=== WORK REQUEST ===
From the material below, return exactly the lines starting at the one that holds "Пистолет 0621 (180шт)" and ending at the one that holds "白沙屯拱天宮媽祖婆進香「移動長城」CF今天公布,畫面超震撼。(記者蔡政珉翻攝)". Pictures stay out of the answer.

=== DATASET EXCERPTS ===
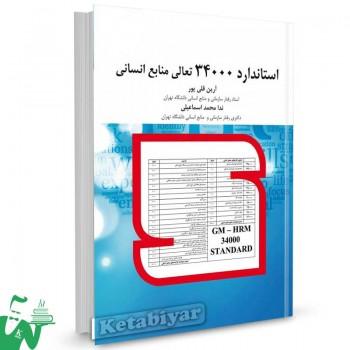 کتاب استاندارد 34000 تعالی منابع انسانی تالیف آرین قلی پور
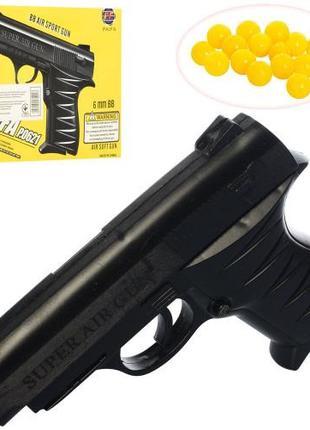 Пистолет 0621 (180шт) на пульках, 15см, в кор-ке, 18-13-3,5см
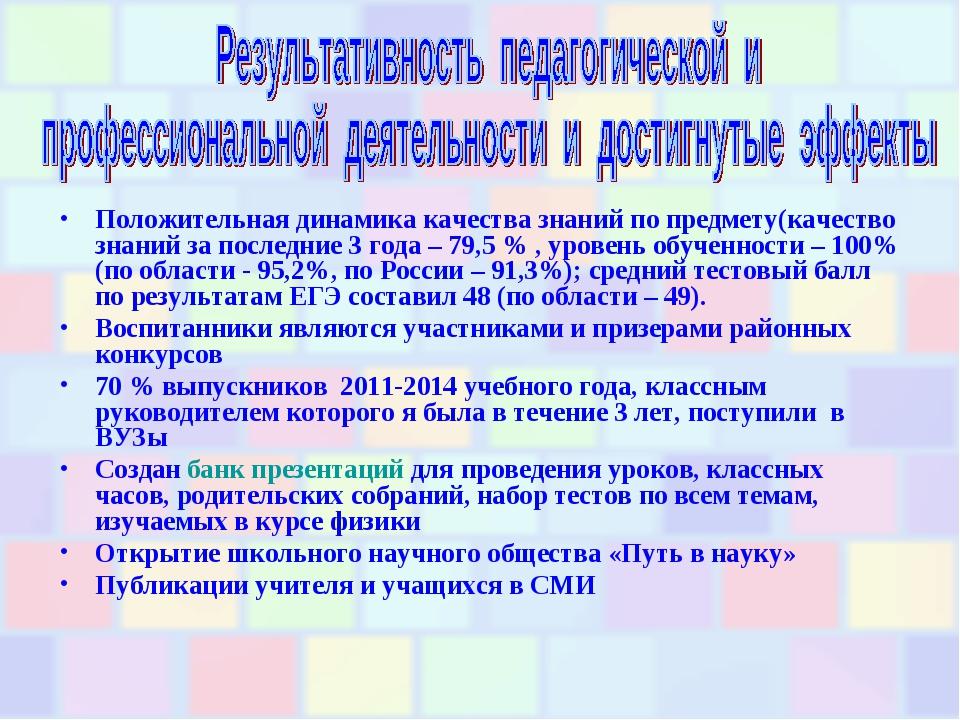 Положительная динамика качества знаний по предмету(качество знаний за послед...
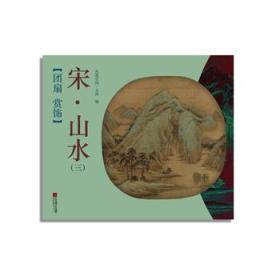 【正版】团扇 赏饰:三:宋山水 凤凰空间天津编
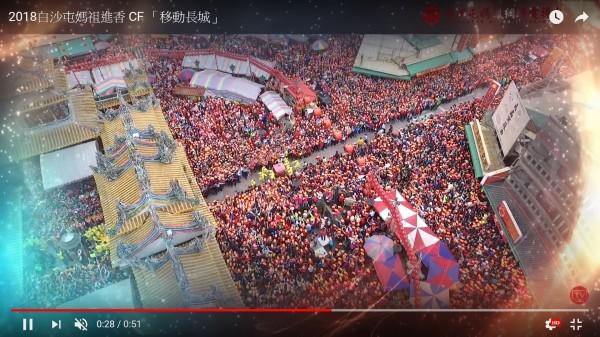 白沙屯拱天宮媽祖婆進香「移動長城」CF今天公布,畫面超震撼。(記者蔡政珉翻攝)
...
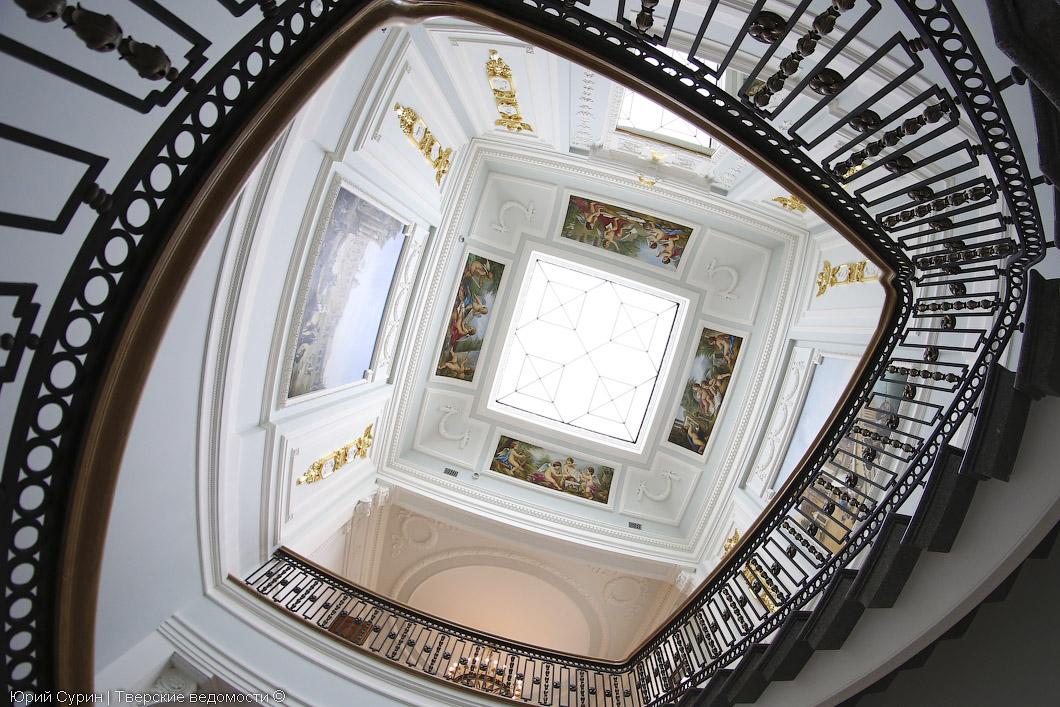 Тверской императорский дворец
* * *
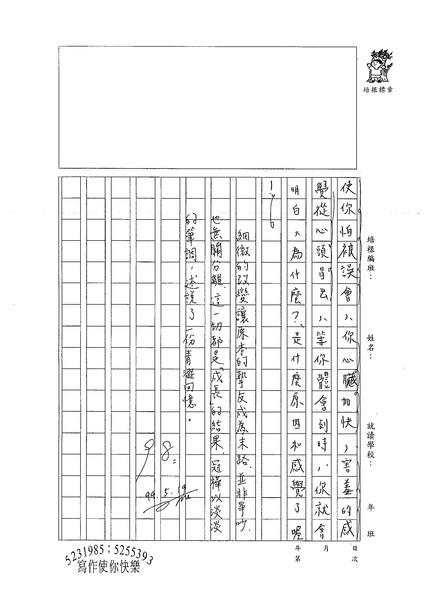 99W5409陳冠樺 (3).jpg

=== ANSWER BOX ===
 Пистолет 0621 (180шт) на пульках, 15см, в кор-ке, 18-13-3,5см
 Положительная динамика качества знаний по предмету(качество знаний за послед...
 【正版】团扇 赏饰:三:宋山水 凤凰空间天津编
 白沙屯拱天宮媽祖婆進香「移動長城」CF今天公布,畫面超震撼。(記者蔡政珉翻攝)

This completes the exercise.